The students’ protests, therefore, highlight a truth which is bitter and embarassing: not enough has been done to achieve Goal 13, says Van Ypersele.

‘They are demonstrating for the right reasons. Belgium is right now set to miss, by a big margin, the targets for 2025-2030 set by the European Comission under the framework of Paris agreement. And it will remain significantly behind if it does not upgrade its policies’, says the fromer IPCC Vice Chair who is also one of the 15 authors of the 2019 Global Sustainable Development Report which will be submitted this summer.

Civil society organizations’ own assessment has also pointed out Belgium’s poor pace of progress on climate action. In December, environmental groups Climate Action Network (CAN), Germanwatch and New Climate Institute jointly released the Climate Change Performance Index (CCPI) 2019 which marked Belgium at 45 –a rank far lower than Sweden and France. The assessment was done after examining performances in 4 areas: GHG emissions (40 per cent), renewable energy (20 per cent), energy use (20 per cent) and climate policy (20 per cent).

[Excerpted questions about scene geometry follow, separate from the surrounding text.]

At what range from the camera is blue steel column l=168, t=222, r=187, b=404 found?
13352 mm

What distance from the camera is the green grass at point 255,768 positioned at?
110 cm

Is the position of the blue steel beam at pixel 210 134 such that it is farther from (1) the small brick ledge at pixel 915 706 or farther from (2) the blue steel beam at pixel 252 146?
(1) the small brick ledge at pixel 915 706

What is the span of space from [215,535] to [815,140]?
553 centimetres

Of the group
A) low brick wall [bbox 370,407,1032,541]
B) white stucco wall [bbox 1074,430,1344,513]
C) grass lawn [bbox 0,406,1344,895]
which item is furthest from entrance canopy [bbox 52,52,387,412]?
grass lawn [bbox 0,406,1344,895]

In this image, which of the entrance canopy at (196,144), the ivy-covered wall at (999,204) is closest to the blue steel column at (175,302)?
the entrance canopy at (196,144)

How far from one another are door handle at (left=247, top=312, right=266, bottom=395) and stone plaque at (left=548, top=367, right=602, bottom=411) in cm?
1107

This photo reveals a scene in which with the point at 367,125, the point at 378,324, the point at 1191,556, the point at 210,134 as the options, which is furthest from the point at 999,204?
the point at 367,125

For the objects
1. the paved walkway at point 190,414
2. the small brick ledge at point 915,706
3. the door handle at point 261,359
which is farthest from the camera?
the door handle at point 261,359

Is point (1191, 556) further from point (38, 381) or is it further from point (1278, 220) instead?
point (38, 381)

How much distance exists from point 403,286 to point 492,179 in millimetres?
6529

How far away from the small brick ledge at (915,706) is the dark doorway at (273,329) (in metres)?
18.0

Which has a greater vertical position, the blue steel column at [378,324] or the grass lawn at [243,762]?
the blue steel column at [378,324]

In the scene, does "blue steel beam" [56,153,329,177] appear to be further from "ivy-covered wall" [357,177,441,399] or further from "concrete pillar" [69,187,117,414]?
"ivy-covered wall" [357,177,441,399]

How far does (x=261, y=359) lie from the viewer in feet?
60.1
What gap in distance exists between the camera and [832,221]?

Belgium, said the report, is likely going to miss its own 2020 target of reducing carbon emission which has been rising since 2014, mainly in the transport and buildings sectors and also will have difficulty reaching its 2020 renewable energy target. ‘With four governments responsible for climate policy, it does not have a coherent strategy for reducing emissions’, CAN had also said in a press release.

© Stella Paul

Students gather at the Ladeuzeplein public square for their Thursday protests

Need of the Hour

Meyrem Almaci, president of the Flemish Green Party acknowledges the lack of coordination and ambition at the government and stresses that there is an urgent need of an ambitious climate coalition. ‘What we need now and what we fight for are binding climate laws with goals on short, middle and long term. In order to realise this, we need a climate coalition that is ambitious enough to bring this together’, she says.

The green party, asserts Almaci, are with the student protesters who are ‘bringing hope at a desperate time and pointing out the responsibility of adults and governments in safeguarding the planet.’ There are, however, signs that the protests are about to impact the elections, says Almaci, though they are not a first or standing alone. ‘The first signs of shifting priorities were of civilian collectives gathering data about our air pollution, putting up actions to reduce plastic and tackling issues such as meat consumption.’

Meantime, Kyra Gantois and her friends are getting ready to dig their heels deeper. There is a great show support from seveal quarters including the academics, scientists, corporations and many politicians. For example, the mayor of Leuven was quick to come and address the protesters and assure them of considering their demands, she points out. However, there is a fair chance that the situation may change once the elections are over and and the support from the political parties may begin to wane. ‘If that happens, we will be back on the street again, doing what we are doing now’, she says with a smile that reflects a steely resolve.